Extract provided »
Instead, the researchers have shown that Th1 and Th2 cells -- which are involved in inflammatory and allergic responses, respectively -- develop in a delicate chronological pattern, and in response to both internal and external influences.
The finding, which will be published in the June 8 issue of the journal Science, clears a new path for inquiry in the development of drugs that can create reinforcements for the body's army of immune cells. "The cell isn't just a tabula rasa -- a blank slate completely open to outside instructions. The cell is actively making decisions on its own that are sometimes hard for us to see," said Reiner, an Associate Investigator for the Abramson Institute and an Associate Professor in Penn's Department of Medicine.

Record excerpts »

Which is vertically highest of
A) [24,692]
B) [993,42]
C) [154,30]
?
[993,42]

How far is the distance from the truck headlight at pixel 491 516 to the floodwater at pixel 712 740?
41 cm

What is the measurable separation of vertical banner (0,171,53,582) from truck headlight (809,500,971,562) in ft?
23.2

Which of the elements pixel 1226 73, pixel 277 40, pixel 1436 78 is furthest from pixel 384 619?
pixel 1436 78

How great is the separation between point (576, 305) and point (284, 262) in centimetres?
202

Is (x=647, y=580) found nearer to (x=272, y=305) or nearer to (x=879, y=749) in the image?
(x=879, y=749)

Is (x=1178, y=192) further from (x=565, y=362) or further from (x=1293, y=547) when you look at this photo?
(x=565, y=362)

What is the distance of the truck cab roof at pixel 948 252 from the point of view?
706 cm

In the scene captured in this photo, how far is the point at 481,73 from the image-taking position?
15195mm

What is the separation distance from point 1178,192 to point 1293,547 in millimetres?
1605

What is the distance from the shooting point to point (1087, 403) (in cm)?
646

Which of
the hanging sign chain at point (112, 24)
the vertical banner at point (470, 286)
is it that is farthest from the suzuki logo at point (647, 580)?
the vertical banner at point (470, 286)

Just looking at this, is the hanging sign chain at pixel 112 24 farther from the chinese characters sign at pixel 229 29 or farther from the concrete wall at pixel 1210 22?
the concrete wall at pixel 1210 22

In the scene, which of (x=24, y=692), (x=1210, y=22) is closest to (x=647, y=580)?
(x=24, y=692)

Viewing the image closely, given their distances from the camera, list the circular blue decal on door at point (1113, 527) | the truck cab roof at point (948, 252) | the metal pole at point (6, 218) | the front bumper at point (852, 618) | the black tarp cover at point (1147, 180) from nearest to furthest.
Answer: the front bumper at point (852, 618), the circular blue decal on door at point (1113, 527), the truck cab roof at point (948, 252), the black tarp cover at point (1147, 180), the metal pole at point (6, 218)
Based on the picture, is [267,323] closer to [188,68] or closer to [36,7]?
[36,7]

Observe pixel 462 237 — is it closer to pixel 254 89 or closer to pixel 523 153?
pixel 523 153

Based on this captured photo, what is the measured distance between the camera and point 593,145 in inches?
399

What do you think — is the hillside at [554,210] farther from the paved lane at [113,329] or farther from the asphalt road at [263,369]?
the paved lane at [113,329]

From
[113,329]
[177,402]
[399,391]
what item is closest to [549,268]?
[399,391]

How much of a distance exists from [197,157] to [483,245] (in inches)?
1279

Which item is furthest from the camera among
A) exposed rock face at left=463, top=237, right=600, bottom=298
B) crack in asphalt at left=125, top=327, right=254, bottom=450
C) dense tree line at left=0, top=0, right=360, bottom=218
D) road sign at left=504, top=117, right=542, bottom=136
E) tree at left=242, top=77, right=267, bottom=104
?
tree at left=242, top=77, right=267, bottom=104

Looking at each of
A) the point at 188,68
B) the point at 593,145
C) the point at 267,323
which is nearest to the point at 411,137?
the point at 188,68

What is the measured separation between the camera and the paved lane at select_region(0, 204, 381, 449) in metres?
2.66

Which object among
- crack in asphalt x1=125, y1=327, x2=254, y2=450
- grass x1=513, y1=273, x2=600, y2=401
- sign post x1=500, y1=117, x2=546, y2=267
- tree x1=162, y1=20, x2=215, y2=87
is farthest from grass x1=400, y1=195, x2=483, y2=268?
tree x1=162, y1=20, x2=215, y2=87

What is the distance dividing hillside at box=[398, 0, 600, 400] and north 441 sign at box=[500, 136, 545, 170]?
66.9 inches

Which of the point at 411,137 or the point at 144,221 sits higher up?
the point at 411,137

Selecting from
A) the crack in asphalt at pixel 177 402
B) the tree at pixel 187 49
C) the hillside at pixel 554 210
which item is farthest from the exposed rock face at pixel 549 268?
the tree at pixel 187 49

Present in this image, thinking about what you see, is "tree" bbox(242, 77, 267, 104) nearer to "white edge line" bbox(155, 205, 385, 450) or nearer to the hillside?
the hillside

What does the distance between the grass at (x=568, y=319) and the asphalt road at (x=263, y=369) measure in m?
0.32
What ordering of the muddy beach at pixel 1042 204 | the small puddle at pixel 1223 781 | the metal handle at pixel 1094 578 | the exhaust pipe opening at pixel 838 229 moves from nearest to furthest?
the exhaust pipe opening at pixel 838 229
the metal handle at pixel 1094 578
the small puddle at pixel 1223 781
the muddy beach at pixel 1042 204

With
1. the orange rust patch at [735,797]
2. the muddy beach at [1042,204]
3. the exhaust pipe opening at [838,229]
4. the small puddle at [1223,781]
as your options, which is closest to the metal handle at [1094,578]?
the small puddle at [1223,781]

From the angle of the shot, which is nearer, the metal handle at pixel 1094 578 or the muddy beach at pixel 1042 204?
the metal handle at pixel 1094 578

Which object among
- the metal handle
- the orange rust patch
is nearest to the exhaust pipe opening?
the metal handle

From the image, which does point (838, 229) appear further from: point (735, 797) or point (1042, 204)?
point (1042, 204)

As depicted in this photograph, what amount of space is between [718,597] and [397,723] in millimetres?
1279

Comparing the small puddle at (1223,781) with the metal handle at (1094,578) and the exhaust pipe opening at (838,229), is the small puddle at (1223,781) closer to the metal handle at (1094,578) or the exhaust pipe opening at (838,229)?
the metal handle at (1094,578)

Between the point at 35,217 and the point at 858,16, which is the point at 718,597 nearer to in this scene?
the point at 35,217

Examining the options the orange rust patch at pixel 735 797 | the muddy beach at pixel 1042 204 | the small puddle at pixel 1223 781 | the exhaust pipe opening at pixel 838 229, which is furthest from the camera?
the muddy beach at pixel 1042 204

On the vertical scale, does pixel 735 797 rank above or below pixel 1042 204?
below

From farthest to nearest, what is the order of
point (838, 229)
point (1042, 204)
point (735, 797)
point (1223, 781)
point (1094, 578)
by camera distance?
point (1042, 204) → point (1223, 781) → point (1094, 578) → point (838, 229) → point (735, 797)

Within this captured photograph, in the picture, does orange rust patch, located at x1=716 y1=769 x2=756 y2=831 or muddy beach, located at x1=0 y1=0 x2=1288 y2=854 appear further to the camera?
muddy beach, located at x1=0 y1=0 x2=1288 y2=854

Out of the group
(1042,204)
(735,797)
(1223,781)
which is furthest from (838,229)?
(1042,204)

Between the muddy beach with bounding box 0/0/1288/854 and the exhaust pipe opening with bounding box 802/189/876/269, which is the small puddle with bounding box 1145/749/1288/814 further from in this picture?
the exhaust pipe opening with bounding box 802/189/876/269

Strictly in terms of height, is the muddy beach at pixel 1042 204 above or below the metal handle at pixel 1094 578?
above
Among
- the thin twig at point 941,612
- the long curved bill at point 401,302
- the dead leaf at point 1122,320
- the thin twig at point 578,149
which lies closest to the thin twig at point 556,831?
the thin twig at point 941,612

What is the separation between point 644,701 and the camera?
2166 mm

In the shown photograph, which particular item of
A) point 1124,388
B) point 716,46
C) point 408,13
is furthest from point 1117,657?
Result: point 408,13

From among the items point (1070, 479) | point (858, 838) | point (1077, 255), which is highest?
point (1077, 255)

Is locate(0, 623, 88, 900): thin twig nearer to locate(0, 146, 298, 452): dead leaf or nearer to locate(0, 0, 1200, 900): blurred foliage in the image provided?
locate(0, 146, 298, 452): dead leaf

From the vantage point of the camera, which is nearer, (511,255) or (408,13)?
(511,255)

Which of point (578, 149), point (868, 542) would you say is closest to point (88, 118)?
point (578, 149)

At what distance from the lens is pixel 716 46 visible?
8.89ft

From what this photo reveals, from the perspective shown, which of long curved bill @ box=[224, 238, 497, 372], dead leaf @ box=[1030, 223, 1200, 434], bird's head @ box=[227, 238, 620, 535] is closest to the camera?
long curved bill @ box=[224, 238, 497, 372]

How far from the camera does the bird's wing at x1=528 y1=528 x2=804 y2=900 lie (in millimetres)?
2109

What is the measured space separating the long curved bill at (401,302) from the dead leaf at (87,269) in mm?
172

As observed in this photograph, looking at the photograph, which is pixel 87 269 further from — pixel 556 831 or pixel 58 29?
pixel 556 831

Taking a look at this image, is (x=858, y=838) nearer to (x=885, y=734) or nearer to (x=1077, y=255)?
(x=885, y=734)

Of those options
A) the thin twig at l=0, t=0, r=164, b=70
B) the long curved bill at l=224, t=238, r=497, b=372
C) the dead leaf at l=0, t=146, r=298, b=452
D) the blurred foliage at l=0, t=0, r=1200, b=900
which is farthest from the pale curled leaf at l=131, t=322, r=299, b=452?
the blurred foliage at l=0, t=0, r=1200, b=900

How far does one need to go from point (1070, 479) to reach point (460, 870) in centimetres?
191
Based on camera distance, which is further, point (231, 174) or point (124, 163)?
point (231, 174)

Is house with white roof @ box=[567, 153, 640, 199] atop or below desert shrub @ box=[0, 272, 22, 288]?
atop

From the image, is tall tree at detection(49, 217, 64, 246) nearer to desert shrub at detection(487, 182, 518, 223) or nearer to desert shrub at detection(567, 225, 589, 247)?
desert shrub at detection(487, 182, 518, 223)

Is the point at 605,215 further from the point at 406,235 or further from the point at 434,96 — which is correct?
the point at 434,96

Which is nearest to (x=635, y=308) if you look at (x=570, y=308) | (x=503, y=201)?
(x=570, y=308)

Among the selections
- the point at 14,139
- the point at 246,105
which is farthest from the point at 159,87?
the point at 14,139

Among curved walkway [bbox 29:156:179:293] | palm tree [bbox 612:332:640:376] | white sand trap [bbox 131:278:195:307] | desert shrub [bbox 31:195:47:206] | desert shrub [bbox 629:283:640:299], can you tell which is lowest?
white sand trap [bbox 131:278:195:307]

Activities »
a) Could you retype the passage on Th1 and Th2 cells from "The finding, which" up to and including "Department of Medicine."?
b) Can you extend the passage on Th1 and Th2 cell development, picking up after its last sentence?

Answers given »
a)
The finding, which will be published in the June 8 issue of the journal Science, clears a new path for inquiry in the development of drugs that can create reinforcements for the body's army of immune cells. "The cell isn't just a tabula rasa -- a blank slate completely open to outside instructions. The cell is actively making decisions on its own that are sometimes hard for us to see," said Reiner, an Associate Investigator for the Abramson Institute and an Associate Professor in Penn's Department of Medicine.

b)
Establishing how these white blood cells develop will someday help scientists to manipulate their production, increasing the supply of Th1 cells to fight against some parasite-caused illnesses or intracellular bacterial infections such as tuberculosis, or pumping up the supply of Th2 cells to combat autoimmune diseases and extracellular microbes such as intestinal worms.
In their work, Reiner and his colleagues scrutinized the cascade of events that follow when uncommitted cells are exposed to a protein factor called interleukin 12 (IL-12). It is well known that, when IL-12 is present, Th1 cells predominate. Common scientific thinking has held that this results because IL-12 'instructs' undecided cells to become Th1 cells.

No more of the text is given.